I think you mean

1
2
let func1 x y = x * y;;

and:

1
2
let func2 (x,y) = x * y;;

These are different: the latter is a function taking a tuple as a single argument. The former is a function taking arguments in "iterated" or "curried" form. When you apply it to its first argument you get a residual function - you can choose when you want to apply the second argument. This is explained (fairly briefly) in Chapter 2 of the Expert F# book whose draft is available here.

This is useful when doing things like:

1
2
3
4
 

map (func1 3) [4;5;6]
By on 9/18/2006 3:47 PM ()

Hmm. Because F# is a functional-programming language, I expected that

func1 x y

would have applicative structure (func1 x) y, but then examples using

printf "format-string" arg1 arg2 ... argn

really threw me and I had to conclude that I really don't know the rules for ML and F#. I guess I had better read that chapter.

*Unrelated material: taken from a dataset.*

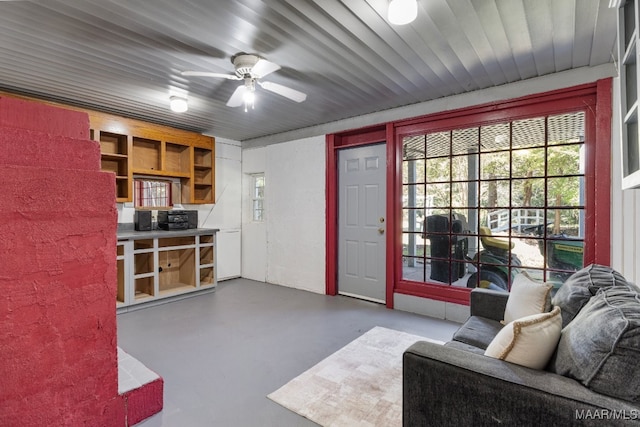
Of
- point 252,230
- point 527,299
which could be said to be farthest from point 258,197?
point 527,299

By on 9/23/2006 3:29 PM ()

You are correct that F# has the applicative structure ((func1 x) y). printf matches this, but format strings are treated as special by the language and by the compiler in the same way as OCaml. There is an all-to-brief mention of this in the informal language specification at [link:research.microsoft.com]. Here are some more details.

For example, printf "%d" has type int -> unit, and printf "%d%d" has type int -> int -> unit. That is, the return type of printf depends on the structure of the format string passed to as the first argument. You can see this by looking at the signature of printf itself, which is:

val printf: 'a channel_format -> 'a

How does this work? When strings are used as format string types such as channel_format the type checker parses the format string statically and works out what 'a is. (note channel_format is ultimately an abbreviation for the overrarching format string type Format4 mentioned in the informal language spec)

At runtime the format string is still essentialy a string, which gets interpreted and various techniques are used to generate a function value of the right type at runtime, which is then applied to subsequent arguments. You can see the somewhat wild implementation of the runtime interpretation of the format string in prim-printf.fs in the distribution. It's likely we could use other techniques, and I've been meaning to write a technical note on this whole approach to typesafe variadic functions.

One of the nice things about this technique is that it lets you include extensible format specifiers such as %a and %t (see the Printf documentation for these).

Not surprisingly the strong typing doesn't work for dynamically created format strings. Being in the era of dynamic languages someone pointed out to me that it would be nice to have a way to interpret a format string against an obj[] array of arguments. We could and should adjust the current implementation of printf formatting to include this.

Don

By on 9/23/2006 3:56 PM ()

When strings are used as format string types such as channel_format the type checker parses the format string statically and works out what 'a [the signature of (printf "format"), essentially] is. At runtime the format string is still essentialy a string, which gets interpreted and various techniques are used to generate a function value of the right type at runtime, which is then applied to subsequent arguments.

Ah!! I was leafing through your draft Chapter 2 just now and noticed that type inference/checking occurs on the printf arguments against the format string, but the coin still hadn't dropped. Cute.